제공된 글 »

== == ==

DARC: 대규모 언어 모델 진화를 위한 비결합 비대칭 추론 커리큘럼

초록

대규모 언어 모델을 활용한 자기 대전은 자기 향상 인공 지능을 실현하기 위한 유망한 패러다임으로 부상했습니다. 그러나 기존 자기 대전 프레임워크는 (i) 질문자에 대한 솔버 의존적 보상 피드백으로 인한 비정적 목표와 (ii) 솔버를 지도하는 데 사용되는 자체 생성 의사 레이블의 부트스트래핑 오류로 인해 최적화 불안정성을 겪는 경우가 많습니다. 이러한 문제를 완화하기 위해 우리는 자기 진화 과정을 안정화하는 2단계 프레임워크인 DARC(Decoupled Asymmetric Reasoning Curriculum)를 제안합니다. 첫째, 명시적 난이도와 외부 코퍼스를 조건으로 하여 질문자가 난이도가 보정된 질문을 합성하도록 훈련합니다. 둘째, 문서 증강 교사가 문서 접근 권한이 없는 학생 솔버를 지도하는 고품질 의사 레이블을 생성하는 비대칭 자기 지식 증류 메커니즘으로 솔버를 훈련합니다. 실험 결과에 따르면 DARC는 모델에 독립적으로 적용 가능하며, 9개의 추론 벤치마크와 3개의 백본 모델에서 평균 10.9점의 성능 향상을 보였습니다. 또한 DARC는 모든 베이스라인을 일관되게 능가하며 인간 주석에 의존하지 않으면서 완전 지도 모델의 성능에 근접했습니다. 코드는 https://github.com/RUCBM/DARC에서 확인할 수 있습니다.

== == ==

과제 구성 »
1. DARC 초록에 따르면 DARC는 9개의 추론 벤치마크와 3개의 백본 모델에서 평균 몇 점의 성능 향상을 보였나요?
2. DARC 초록의 마지막 문장 다음부터 글을 이어 쓰세요.
뒤에 나오는 목록은 쓸 필요가 없습니다.

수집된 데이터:
== == ==

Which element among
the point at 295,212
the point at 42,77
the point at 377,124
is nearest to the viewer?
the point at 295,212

== == ==

과제별 결과 »
1. 평균 10.9점의 성능 향상을 보였습니다.

2.
English

Self-play with large language models has emerged as a promising paradigm for achieving self-improving artificial intelligence. However, existing self-play frameworks often suffer from optimization instability, due to (i) non-stationary objectives induced by solver-dependent reward feedback for the Questioner, and (ii) bootstrapping errors from self-generated pseudo-labels used to supervise the Solver. To mitigate these challenges, we introduce DARC (Decoupled Asymmetric Reasoning Curriculum), a two-stage framework that stabilizes the self-evolution process. First, we train the Questioner to synthesize difficulty-calibrated questions, conditioned on explicit difficulty levels and external corpora. Second, we train the Solver with an asymmetric self-distillation mechanism, where a document-augmented teacher generates high-quality pseudo-labels to supervise the student Solver that lacks document access. Empirical results demonstrate that DARC is model-agnostic, yielding an average improvement of 10.9 points across nine reasoning benchmarks and three backbone models. Moreover, DARC consistently outperforms all baselines and approaches the performance of fully supervised models without relying on human annotations.The code is available at https://github.com/RUCBM/DARC.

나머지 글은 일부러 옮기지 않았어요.